When I decided to launch a new sampling company I knew that I wanted to do things differently than my previous attempts. My first company “Private Labs” was fairly successful, but ultimately suffered from lack of long term vision and ended in a broken promise. My second company “Audio Wonder” was hastily and haphazardly put together and was shut down within months of releasing our first product.

In the years since Private Labs and Audio Wonder, I have gone on to work with some of the industry’s leading companies, producing sample libraries for the likes of 8Dio and Sonuscore among others. The experience taught me what great companies are made of and what it really takes to make a world class product. Perhaps most importantly, it gave me the confidence that I am capable of making great products from end to end.


There is a great saying that goes something like the question is not just “can it be built, but should it be built?” Does the world need another strings library? How many more pianos and drum-kits do we really need?

I can confidently and enthusiastically say that many of the libraries you will see from us will have never been done before. They are deliberately bold and adventurous with a strong sense of purpose. Sure, we’ll create some of the more traditional range of products as well if we feel we can put our own unique mark on it, but we won’t make anything just for the sake of making it.


Great quality begins at the source. Our first point is to start with inspired performances. We work with the best musicians we can find and record them in great sounding spaces. Our main studio “Argo” in Yerevan, Armenia is easily one of the most unique recording studios of its kind in the world and is equipped with a collection of high-end classic mics and rare vintage pieces. Obviously the studio, mics and gear aren’t the products themselves but they all help to give each of our products their own unique identity.

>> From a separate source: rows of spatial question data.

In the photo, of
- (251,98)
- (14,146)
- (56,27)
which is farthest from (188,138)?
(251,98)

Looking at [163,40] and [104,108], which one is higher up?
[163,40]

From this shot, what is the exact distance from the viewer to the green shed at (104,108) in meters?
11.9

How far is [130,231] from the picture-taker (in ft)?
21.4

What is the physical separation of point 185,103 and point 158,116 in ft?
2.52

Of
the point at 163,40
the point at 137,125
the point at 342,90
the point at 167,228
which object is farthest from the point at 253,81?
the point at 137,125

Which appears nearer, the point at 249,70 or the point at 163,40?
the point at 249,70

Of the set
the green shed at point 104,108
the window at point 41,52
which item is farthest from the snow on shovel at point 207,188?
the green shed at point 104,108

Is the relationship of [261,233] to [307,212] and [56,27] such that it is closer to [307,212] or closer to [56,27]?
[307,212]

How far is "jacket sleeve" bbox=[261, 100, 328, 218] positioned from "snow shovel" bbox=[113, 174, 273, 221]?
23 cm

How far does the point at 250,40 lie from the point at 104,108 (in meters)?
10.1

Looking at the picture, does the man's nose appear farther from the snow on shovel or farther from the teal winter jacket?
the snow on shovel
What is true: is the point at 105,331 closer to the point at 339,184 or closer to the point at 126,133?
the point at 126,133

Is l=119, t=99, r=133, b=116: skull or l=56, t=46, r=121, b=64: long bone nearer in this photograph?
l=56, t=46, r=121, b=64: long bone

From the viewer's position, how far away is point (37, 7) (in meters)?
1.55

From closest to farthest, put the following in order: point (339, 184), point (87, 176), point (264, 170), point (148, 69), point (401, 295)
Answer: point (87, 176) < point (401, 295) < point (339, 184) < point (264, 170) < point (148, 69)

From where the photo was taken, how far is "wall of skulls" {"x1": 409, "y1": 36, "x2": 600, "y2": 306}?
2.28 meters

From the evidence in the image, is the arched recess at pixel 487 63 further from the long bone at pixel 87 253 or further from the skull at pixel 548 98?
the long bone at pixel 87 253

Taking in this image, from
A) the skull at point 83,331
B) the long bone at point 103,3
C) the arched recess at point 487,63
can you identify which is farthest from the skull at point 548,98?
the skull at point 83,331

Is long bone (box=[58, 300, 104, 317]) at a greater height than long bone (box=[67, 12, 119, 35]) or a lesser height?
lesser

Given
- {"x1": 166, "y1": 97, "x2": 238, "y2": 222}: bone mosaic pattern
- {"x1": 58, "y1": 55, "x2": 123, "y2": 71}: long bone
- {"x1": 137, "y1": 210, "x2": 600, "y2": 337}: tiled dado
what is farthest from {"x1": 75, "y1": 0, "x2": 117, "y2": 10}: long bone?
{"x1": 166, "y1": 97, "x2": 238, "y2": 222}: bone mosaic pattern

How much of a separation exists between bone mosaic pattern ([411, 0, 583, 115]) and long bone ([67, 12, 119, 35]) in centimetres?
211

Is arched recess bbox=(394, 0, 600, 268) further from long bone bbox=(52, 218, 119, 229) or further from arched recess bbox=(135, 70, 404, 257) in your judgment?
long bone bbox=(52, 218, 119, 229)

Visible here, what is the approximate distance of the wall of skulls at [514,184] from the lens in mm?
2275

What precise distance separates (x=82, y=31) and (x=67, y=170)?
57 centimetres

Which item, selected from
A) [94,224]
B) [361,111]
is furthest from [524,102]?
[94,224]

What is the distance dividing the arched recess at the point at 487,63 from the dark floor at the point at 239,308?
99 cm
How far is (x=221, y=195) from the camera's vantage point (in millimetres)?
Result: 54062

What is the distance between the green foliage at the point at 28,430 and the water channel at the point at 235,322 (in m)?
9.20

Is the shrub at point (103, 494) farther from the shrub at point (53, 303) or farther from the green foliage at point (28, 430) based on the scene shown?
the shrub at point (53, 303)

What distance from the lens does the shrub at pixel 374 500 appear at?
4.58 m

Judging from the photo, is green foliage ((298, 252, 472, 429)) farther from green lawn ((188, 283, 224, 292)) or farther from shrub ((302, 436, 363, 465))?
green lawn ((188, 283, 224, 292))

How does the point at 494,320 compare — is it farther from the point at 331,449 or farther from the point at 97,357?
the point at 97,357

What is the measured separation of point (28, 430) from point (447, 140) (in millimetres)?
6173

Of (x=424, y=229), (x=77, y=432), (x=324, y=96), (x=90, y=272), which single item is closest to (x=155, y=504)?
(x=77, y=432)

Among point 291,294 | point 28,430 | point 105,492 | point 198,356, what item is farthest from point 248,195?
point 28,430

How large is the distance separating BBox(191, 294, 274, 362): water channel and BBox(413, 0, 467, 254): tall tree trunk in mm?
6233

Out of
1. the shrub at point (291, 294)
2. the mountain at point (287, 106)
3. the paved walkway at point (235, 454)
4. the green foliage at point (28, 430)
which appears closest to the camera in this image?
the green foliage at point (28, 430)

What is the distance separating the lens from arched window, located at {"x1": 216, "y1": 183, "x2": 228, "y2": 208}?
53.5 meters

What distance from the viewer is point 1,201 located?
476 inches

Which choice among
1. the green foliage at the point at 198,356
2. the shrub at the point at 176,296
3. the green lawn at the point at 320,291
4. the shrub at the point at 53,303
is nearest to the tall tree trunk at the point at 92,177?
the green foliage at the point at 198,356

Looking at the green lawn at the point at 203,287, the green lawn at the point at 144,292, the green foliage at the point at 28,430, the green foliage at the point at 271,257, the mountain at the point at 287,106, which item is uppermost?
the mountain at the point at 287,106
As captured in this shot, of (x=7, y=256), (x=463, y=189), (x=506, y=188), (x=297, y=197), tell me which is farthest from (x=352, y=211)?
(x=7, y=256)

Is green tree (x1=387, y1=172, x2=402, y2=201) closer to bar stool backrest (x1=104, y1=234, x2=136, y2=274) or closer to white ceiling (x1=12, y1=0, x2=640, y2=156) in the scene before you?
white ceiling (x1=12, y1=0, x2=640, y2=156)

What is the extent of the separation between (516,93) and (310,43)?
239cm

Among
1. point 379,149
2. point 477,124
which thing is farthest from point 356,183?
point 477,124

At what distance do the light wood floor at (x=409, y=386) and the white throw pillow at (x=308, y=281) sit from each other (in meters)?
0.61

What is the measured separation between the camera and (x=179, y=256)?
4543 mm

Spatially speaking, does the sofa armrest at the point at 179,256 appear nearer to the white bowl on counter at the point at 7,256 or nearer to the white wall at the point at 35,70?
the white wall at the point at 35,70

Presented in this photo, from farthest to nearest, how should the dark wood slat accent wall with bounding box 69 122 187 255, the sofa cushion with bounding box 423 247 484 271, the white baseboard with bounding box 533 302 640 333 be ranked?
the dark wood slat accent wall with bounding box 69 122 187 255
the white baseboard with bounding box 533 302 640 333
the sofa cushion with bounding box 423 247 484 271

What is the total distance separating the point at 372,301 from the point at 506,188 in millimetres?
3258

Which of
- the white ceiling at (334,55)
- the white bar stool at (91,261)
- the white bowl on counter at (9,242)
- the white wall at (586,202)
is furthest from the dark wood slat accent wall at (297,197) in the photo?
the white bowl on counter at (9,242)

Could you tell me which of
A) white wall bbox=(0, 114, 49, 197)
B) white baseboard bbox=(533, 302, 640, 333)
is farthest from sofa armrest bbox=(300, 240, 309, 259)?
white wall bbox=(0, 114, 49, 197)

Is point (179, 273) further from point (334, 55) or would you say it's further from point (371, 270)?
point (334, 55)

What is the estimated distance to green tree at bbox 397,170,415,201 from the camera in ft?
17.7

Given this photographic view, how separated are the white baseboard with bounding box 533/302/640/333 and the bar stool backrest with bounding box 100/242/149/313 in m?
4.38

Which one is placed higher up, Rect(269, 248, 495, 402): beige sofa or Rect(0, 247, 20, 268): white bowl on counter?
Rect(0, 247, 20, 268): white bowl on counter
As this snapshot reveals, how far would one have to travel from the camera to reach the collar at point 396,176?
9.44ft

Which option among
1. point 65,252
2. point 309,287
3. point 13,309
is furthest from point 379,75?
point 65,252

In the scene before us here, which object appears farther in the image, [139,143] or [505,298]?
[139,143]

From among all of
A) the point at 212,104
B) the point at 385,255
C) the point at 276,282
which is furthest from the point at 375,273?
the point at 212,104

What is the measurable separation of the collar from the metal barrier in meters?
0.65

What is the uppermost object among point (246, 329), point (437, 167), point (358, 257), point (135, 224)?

User experience and Interface design is something that was really important to me for this company. I spent months studying interfaces from my favorite products and companies. Before coming up with wireframes for what would eventually become the concepts for our first series of products, I would work out my ideas by sketching out dozens of drafts on the backs of paper placemats in cafes, discarding them immediately afterward.

Even though I was throwing them away, I was keeping mental notes and I would like to think this exercise somehow helped me work through my ideas, figuring out new ways of approaching the design challenges I had. Eventually, one weekend I sat down in front of my computer in Adobe Illustrator and committed to two concepts that had all the features I wanted to include in my first range of new products. Once I was happy with my designs, I met up with a talented local 3D artist that I had been wanting to work with for a while and recruited him to bring my concepts to reality.


In studying great companies and top performers I admire, one of the common things I notice is that without exception there is a strong team in place. There is truly something magical that comes out of getting together with a group of top performing, like-minded people who each have their own speciality and bring a unique element to the table. Early in my career I genuinely struggled with collaboration but after several years of leading and managing teams for orchestral recordings and my own film score projects, I have finally embraced the process and have come to enjoy it. I have put together a very talented team of musicians, producers, programmers and designers with the goal of creating the best libraries in the world and we are looking forward to sharing our work with the world.